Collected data
>>>

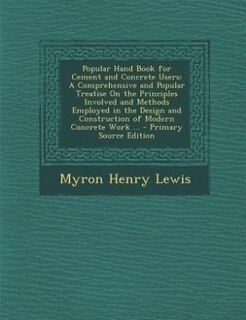 Popular Hand Book for Cement and Concrete Users: A Comprehensive and Popular Treatise On the Principles Involved and Methods Employed in the Design and Construction of Modern Concrete Work ... - Primary Source Edition

Myron Henry Lewis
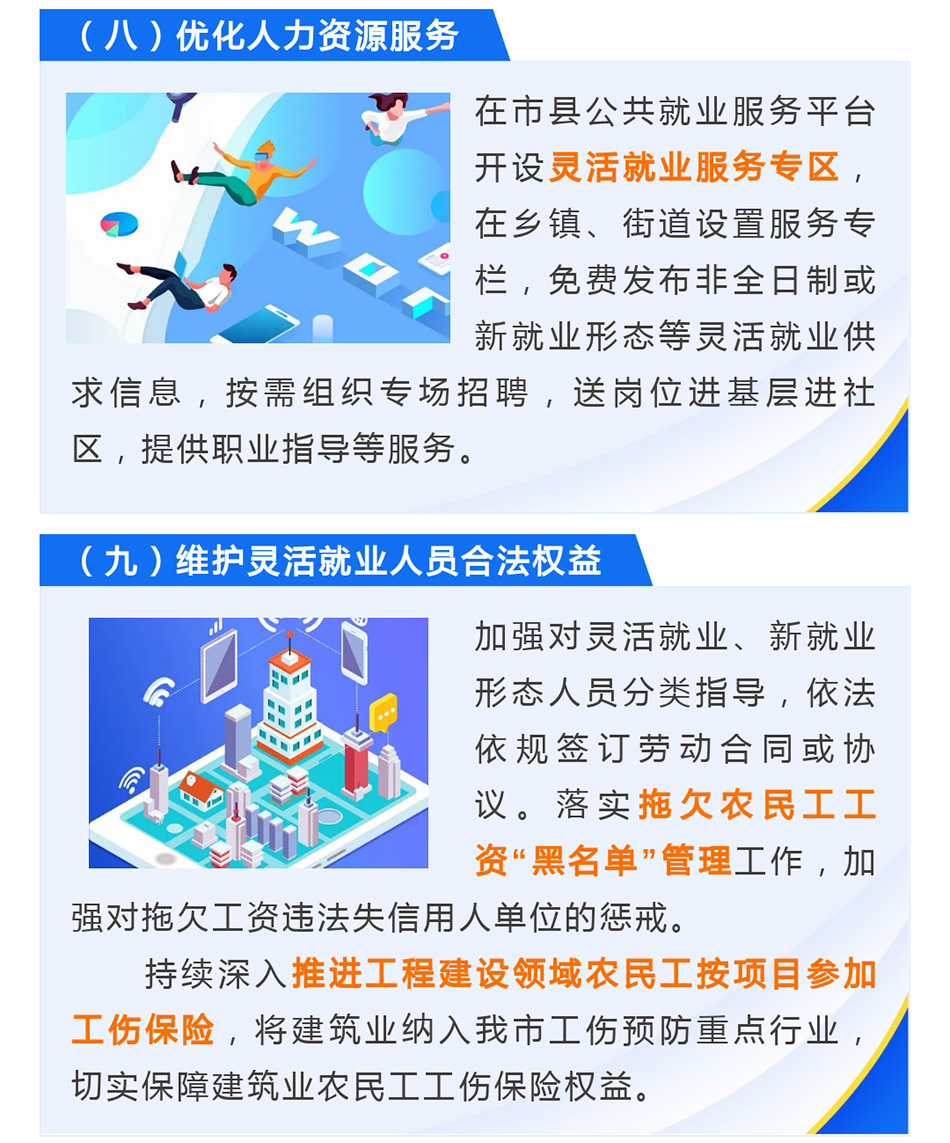 （八）优化人力资源服务

在市县公共就业服务平台开设灵活就业服务专区，在乡镇、街道设置服务专栏，免费发布非全日制或新就业形态等灵活就业供求信息，按需组织专场招聘，送岗位进基层进社区，提供职业指导等服务。

（九）维护灵活就业人员合法权益

加强对灵活就业、新就业形态人员分类指导，依法依规签订劳动合同或协议。落实拖欠农民工工资“黑名单”管理工作，加强对拖欠工资违法失信用人单位的惩戒。

持续深入推进工程建设领域农民工按项目参加工伤保险，将建筑业纳入我市工伤预防重点行业，切实保障建筑业农民工工伤保险权益。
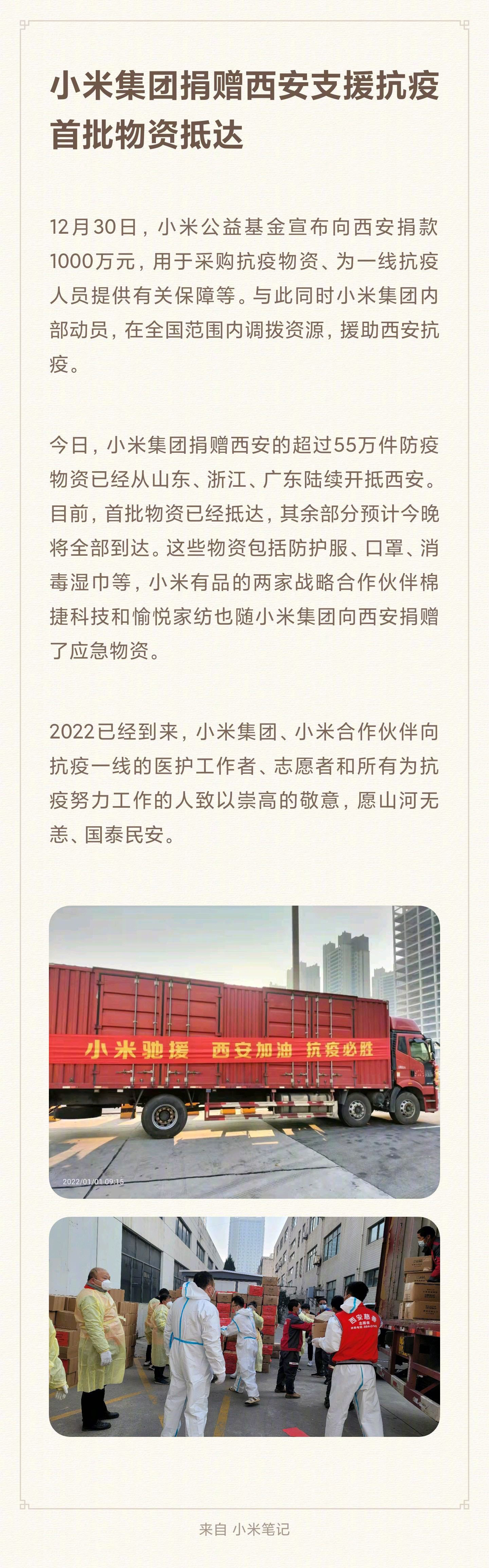 小米集团捐赠西安支援抗疫首批物资抵达

12月30日，小米公益基金宣布向西安捐款1000万元，用于采购抗疫物资、为一线抗疫人员提供有关保障等。与此同时小米集团内部动员，在全国范围内调拨资源，援助西安抗疫。

今日，小米集团捐赠西安的超过55万件防疫物资已经从山东、浙江、广东陆续开抵西安。目前，首批物资已经抵达，其余部分预计今晚将全部到达。这些物资包括防护服、口罩、消毒湿巾等，小米有品的两家战略合作伙伴棉捷科技和愉悦家纺也随小米集团向西安捐赠了应急物资。

2022已经到来，小米集团、小米合作伙伴向抗疫一线的医护工作者、志愿者和所有为抗疫努力工作的人致以崇高的敬意，愿山河无恙、国泰民安。

小米驰援 西安加油 抗疫必胜

2022/01/01 09:15

西安慈善

来自 小米笔记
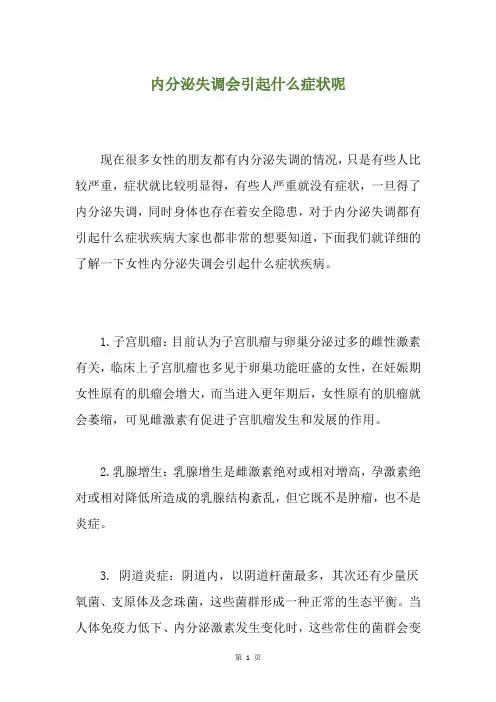 内分泌失调会引起什么症状呢

现在很多女性的朋友都有内分泌失调的情况，只是有些人比较严重，症状就比较明显得，有些人严重就没有症状，一旦得了内分泌失调，同时身体也存在着安全隐患，对于内分泌失调都有引起什么症状疾病大家也都非常的想要知道，下面我们就详细的了解一下女性内分泌失调会引起什么症状疾病。

1. 子宫肌瘤：目前认为子宫肌瘤与卵巢分泌过多的雌性激素有关，临床上子宫肌瘤也多见于卵巢功能旺盛的女性，在妊娠期女性原有的肌瘤会增大，而当进入更年期后，女性原有的肌瘤就会萎缩，可见雌激素有促进子宫肌瘤发生和发展的作用。

2. 乳腺增生：乳腺增生是雌激素绝对或相对增高，孕激素绝对或相对降低所造成的乳腺结构紊乱，但它既不是肿瘤，也不是炎症。

3. 阴道炎症：阴道内，以阴道杆菌最多，其次还有少量厌氧菌、支原体及念珠菌，这些菌群形成一种正常的生态平衡。当人体免疫力低下、内分泌激素发生变化时，这些常住的菌群会变

第 1 页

<<<

TASK TO COMPLETE
Repeat exactly, please: transcribe each entry and leave out the pictures.

EXERCISE RESULT
 Popular Hand Book for Cement and Concrete Users: A Comprehensive and Popular Treatise On the Principles Involved and Methods Employed in the Design and Construction of Modern Concrete Work ... - Primary Source Edition

Myron Henry Lewis
 （八）优化人力资源服务

在市县公共就业服务平台开设灵活就业服务专区，在乡镇、街道设置服务专栏，免费发布非全日制或新就业形态等灵活就业供求信息，按需组织专场招聘，送岗位进基层进社区，提供职业指导等服务。

（九）维护灵活就业人员合法权益

加强对灵活就业、新就业形态人员分类指导，依法依规签订劳动合同或协议。落实拖欠农民工工资“黑名单”管理工作，加强对拖欠工资违法失信用人单位的惩戒。

持续深入推进工程建设领域农民工按项目参加工伤保险，将建筑业纳入我市工伤预防重点行业，切实保障建筑业农民工工伤保险权益。
 小米集团捐赠西安支援抗疫首批物资抵达

12月30日，小米公益基金宣布向西安捐款1000万元，用于采购抗疫物资、为一线抗疫人员提供有关保障等。与此同时小米集团内部动员，在全国范围内调拨资源，援助西安抗疫。

今日，小米集团捐赠西安的超过55万件防疫物资已经从山东、浙江、广东陆续开抵西安。目前，首批物资已经抵达，其余部分预计今晚将全部到达。这些物资包括防护服、口罩、消毒湿巾等，小米有品的两家战略合作伙伴棉捷科技和愉悦家纺也随小米集团向西安捐赠了应急物资。

2022已经到来，小米集团、小米合作伙伴向抗疫一线的医护工作者、志愿者和所有为抗疫努力工作的人致以崇高的敬意，愿山河无恙、国泰民安。

小米驰援 西安加油 抗疫必胜

2022/01/01 09:15

西安慈善

来自 小米笔记
 内分泌失调会引起什么症状呢

现在很多女性的朋友都有内分泌失调的情况，只是有些人比较严重，症状就比较明显得，有些人严重就没有症状，一旦得了内分泌失调，同时身体也存在着安全隐患，对于内分泌失调都有引起什么症状疾病大家也都非常的想要知道，下面我们就详细的了解一下女性内分泌失调会引起什么症状疾病。

1. 子宫肌瘤：目前认为子宫肌瘤与卵巢分泌过多的雌性激素有关，临床上子宫肌瘤也多见于卵巢功能旺盛的女性，在妊娠期女性原有的肌瘤会增大，而当进入更年期后，女性原有的肌瘤就会萎缩，可见雌激素有促进子宫肌瘤发生和发展的作用。

2. 乳腺增生：乳腺增生是雌激素绝对或相对增高，孕激素绝对或相对降低所造成的乳腺结构紊乱，但它既不是肿瘤，也不是炎症。

3. 阴道炎症：阴道内，以阴道杆菌最多，其次还有少量厌氧菌、支原体及念珠菌，这些菌群形成一种正常的生态平衡。当人体免疫力低下、内分泌激素发生变化时，这些常住的菌群会变

第 1 页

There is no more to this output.